The second metafictional movie about Jane Austen in as many months, The Jane Austen Book Club seems to understand the famed author’s work about as well as the faux biography Becoming Jane did, which is to say not very well at all. The difference is that while Becoming was all about Austen herself, and thus backed itself into a corner with its reductive approach, Book Club is about the author’s fans, and even if it has a skewed perception of her books, it has a pretty savvy one of a certain class of people who read them.

Those are the protagonists of this film, five women, all lonely to one degree or another, all vaguely cultured and intellectual in a safe way, all looking to Austen’s books more as mirrors into their own lives and tools for self-improvement than as classic literature or glimpses into social mores of time gone by. While Austen was concerned with the way that love could bloom within a rigid class and social structure, both Becoming and Book Club seem to value that system as a method for finding love in the first place, as the simplistic “What Would Jane Do?” prescription (actually flashed on a traffic light at one point in the film) attests.

As misguided as it may be, the overidentification with Austen as a symptom of modern malaise for upper-middle-class women gets taken seriously here, and screenwriter-director Swicord (working from the novel by Karen Joy Fowler) paints a warm and sympathetic portrait of her characters and their searches for companionship.

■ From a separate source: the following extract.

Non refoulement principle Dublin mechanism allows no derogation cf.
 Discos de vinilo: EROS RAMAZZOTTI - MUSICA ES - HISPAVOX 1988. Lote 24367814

The structure, which finds the club reading all six of Austen’s novels over a six-month period, and concurrently experiencing romantic travails that parallel the books’ plot elements, is a little too schematic and cutesy to be wholly satisfying, and the movie is sometimes achingly cheesy and predictable. But Swicord keeps things low-key, never striking the big, loud notes of mainstream romantic comedy, and her cast is utterly charming. It’s refreshing to see substantive romantic roles for women over 40, and Bello and Brenneman bring wonderfully human touches to their parts as the nominal leads.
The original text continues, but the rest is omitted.